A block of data
- - -

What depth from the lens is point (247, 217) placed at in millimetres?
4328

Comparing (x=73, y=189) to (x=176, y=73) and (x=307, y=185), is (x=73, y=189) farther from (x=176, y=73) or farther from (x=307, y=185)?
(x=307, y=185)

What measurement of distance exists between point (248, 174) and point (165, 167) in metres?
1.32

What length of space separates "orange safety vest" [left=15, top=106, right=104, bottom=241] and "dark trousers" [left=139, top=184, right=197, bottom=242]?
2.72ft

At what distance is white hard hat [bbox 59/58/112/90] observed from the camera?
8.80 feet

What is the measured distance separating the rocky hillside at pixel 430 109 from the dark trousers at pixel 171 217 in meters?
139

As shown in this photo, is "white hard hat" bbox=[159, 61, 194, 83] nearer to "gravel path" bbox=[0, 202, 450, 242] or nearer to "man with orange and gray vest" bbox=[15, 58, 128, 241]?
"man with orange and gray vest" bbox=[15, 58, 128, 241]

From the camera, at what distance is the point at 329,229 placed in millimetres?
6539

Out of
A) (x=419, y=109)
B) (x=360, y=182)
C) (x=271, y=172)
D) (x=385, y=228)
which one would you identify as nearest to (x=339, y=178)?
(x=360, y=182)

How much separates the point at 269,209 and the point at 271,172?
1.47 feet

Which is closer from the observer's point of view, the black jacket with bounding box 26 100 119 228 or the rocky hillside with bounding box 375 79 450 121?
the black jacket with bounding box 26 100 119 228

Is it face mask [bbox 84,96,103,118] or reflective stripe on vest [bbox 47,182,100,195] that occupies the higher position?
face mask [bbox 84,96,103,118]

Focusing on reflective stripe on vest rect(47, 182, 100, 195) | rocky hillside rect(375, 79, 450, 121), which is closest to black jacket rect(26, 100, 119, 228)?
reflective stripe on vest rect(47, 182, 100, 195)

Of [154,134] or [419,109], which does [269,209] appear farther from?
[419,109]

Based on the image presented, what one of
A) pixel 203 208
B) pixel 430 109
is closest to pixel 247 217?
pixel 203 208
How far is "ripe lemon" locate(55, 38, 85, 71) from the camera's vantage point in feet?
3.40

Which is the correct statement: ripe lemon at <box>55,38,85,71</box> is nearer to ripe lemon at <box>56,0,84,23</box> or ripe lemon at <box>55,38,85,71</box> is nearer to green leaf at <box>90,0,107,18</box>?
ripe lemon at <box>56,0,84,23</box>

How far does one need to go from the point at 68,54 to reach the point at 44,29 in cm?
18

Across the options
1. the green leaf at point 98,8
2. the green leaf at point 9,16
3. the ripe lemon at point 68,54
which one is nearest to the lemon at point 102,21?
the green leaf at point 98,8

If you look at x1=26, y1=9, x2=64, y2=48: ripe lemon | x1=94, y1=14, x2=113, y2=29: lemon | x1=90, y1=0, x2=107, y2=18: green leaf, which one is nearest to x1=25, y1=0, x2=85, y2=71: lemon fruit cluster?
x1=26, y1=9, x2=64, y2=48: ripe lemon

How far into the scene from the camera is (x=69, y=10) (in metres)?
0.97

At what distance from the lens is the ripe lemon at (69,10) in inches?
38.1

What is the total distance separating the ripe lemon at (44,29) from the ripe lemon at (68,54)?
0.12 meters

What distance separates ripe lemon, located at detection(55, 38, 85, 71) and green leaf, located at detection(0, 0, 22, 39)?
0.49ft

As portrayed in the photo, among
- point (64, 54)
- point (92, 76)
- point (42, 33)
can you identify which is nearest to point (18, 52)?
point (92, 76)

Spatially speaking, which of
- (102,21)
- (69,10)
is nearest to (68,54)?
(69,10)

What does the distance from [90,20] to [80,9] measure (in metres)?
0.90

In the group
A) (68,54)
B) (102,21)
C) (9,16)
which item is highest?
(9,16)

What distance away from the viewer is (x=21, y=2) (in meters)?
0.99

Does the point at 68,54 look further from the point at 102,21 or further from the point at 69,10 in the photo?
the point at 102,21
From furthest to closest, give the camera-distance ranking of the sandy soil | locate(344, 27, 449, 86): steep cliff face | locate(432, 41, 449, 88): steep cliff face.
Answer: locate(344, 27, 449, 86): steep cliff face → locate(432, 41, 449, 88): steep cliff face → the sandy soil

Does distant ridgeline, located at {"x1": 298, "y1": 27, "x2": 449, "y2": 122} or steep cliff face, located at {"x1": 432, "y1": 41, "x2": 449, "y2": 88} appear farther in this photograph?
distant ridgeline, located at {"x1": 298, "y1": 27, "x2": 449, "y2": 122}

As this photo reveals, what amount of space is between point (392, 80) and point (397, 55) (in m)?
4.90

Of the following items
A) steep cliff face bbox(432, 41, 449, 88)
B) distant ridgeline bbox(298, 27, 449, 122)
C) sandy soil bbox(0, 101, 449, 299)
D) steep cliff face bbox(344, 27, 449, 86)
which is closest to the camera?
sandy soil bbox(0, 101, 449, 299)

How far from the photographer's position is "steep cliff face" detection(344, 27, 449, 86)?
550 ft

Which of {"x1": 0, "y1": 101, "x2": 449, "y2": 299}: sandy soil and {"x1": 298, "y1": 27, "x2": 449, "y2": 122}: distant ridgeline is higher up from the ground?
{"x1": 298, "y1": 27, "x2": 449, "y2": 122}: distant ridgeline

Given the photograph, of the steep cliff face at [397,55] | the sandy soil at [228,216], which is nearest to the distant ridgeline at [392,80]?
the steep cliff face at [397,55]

- - -

**The task**
Write out the entries above word for word.

**Solution for this task**
What depth from the lens is point (247, 217) placed at in millimetres?
4328

Comparing (x=73, y=189) to (x=176, y=73) and (x=307, y=185), is (x=73, y=189) farther from (x=176, y=73) or farther from (x=307, y=185)?
(x=307, y=185)

What measurement of distance exists between point (248, 174) and point (165, 167) in metres?
1.32

What length of space separates "orange safety vest" [left=15, top=106, right=104, bottom=241] and "dark trousers" [left=139, top=184, right=197, bottom=242]?
2.72ft

At what distance is white hard hat [bbox 59/58/112/90] observed from the camera?
8.80 feet

What is the measured distance separating the rocky hillside at pixel 430 109 from the dark trousers at pixel 171 217 in meters?
139

As shown in this photo, is "white hard hat" bbox=[159, 61, 194, 83] nearer to "gravel path" bbox=[0, 202, 450, 242] or nearer to "man with orange and gray vest" bbox=[15, 58, 128, 241]?
"man with orange and gray vest" bbox=[15, 58, 128, 241]

From the camera, at what distance is the point at 329,229 placed in millimetres?
6539

Out of
A) (x=419, y=109)
B) (x=360, y=182)
C) (x=271, y=172)
D) (x=385, y=228)
which one would you identify as nearest to (x=339, y=178)?
(x=360, y=182)

How much separates the point at 269,209 and the point at 271,172?
1.47 feet

Which is closer from the observer's point of view, the black jacket with bounding box 26 100 119 228 or the rocky hillside with bounding box 375 79 450 121?
the black jacket with bounding box 26 100 119 228

Is it face mask [bbox 84,96,103,118] or reflective stripe on vest [bbox 47,182,100,195] that occupies the higher position?
face mask [bbox 84,96,103,118]

Focusing on reflective stripe on vest rect(47, 182, 100, 195) | rocky hillside rect(375, 79, 450, 121), which is closest to black jacket rect(26, 100, 119, 228)?
reflective stripe on vest rect(47, 182, 100, 195)

Of [154,134] or [419,109], which does [269,209] appear farther from?
[419,109]

Based on the image presented, what one of
A) pixel 203 208
B) pixel 430 109
is closest to pixel 247 217?
pixel 203 208
How far is "ripe lemon" locate(55, 38, 85, 71) from the camera's vantage point in feet?
3.40

Which is the correct statement: ripe lemon at <box>55,38,85,71</box> is nearer to ripe lemon at <box>56,0,84,23</box> or ripe lemon at <box>55,38,85,71</box> is nearer to green leaf at <box>90,0,107,18</box>?
ripe lemon at <box>56,0,84,23</box>

How far does one need to go from the point at 68,54 to reach the point at 44,29 in cm?
18

Across the options
1. the green leaf at point 98,8
2. the green leaf at point 9,16
3. the ripe lemon at point 68,54
which one is nearest to the lemon at point 102,21?
the green leaf at point 98,8

If you look at x1=26, y1=9, x2=64, y2=48: ripe lemon | x1=94, y1=14, x2=113, y2=29: lemon | x1=90, y1=0, x2=107, y2=18: green leaf, which one is nearest to x1=25, y1=0, x2=85, y2=71: lemon fruit cluster?
x1=26, y1=9, x2=64, y2=48: ripe lemon

How far into the scene from the camera is (x=69, y=10) (in metres)?
0.97

At what distance from the lens is the ripe lemon at (69,10) in inches?
38.1

What is the total distance separating the ripe lemon at (44,29) from the ripe lemon at (68,54)?
0.12 meters

What distance separates ripe lemon, located at detection(55, 38, 85, 71) and green leaf, located at detection(0, 0, 22, 39)?
0.49ft

As portrayed in the photo, among
- point (64, 54)
- point (92, 76)
- point (42, 33)
can you identify which is nearest to point (18, 52)?
point (92, 76)

Spatially speaking, which of
- (102,21)
- (69,10)
is nearest to (68,54)?
(69,10)

What does the distance from [90,20] to [80,9] measure (in metres)?
0.90

In the group
A) (68,54)
B) (102,21)
C) (9,16)
which item is highest?
(9,16)

What distance away from the viewer is (x=21, y=2) (in meters)?
0.99

Does the point at 68,54 look further from the point at 102,21 or further from the point at 69,10 in the photo?
the point at 102,21
From furthest to closest, give the camera-distance ranking of the sandy soil | locate(344, 27, 449, 86): steep cliff face | locate(432, 41, 449, 88): steep cliff face.
Answer: locate(344, 27, 449, 86): steep cliff face → locate(432, 41, 449, 88): steep cliff face → the sandy soil

Does distant ridgeline, located at {"x1": 298, "y1": 27, "x2": 449, "y2": 122} or steep cliff face, located at {"x1": 432, "y1": 41, "x2": 449, "y2": 88} appear farther in this photograph?
distant ridgeline, located at {"x1": 298, "y1": 27, "x2": 449, "y2": 122}

As this photo reveals, what amount of space is between point (392, 80) and point (397, 55) (in m)?
4.90

Of the following items
A) steep cliff face bbox(432, 41, 449, 88)
B) distant ridgeline bbox(298, 27, 449, 122)
C) sandy soil bbox(0, 101, 449, 299)
D) steep cliff face bbox(344, 27, 449, 86)
which is closest to the camera?
sandy soil bbox(0, 101, 449, 299)

How far from the photographer's position is "steep cliff face" detection(344, 27, 449, 86)?
550 ft

Which of {"x1": 0, "y1": 101, "x2": 449, "y2": 299}: sandy soil and {"x1": 298, "y1": 27, "x2": 449, "y2": 122}: distant ridgeline is higher up from the ground?
{"x1": 298, "y1": 27, "x2": 449, "y2": 122}: distant ridgeline

Given the photograph, of the steep cliff face at [397,55] | the sandy soil at [228,216], which is nearest to the distant ridgeline at [392,80]?
the steep cliff face at [397,55]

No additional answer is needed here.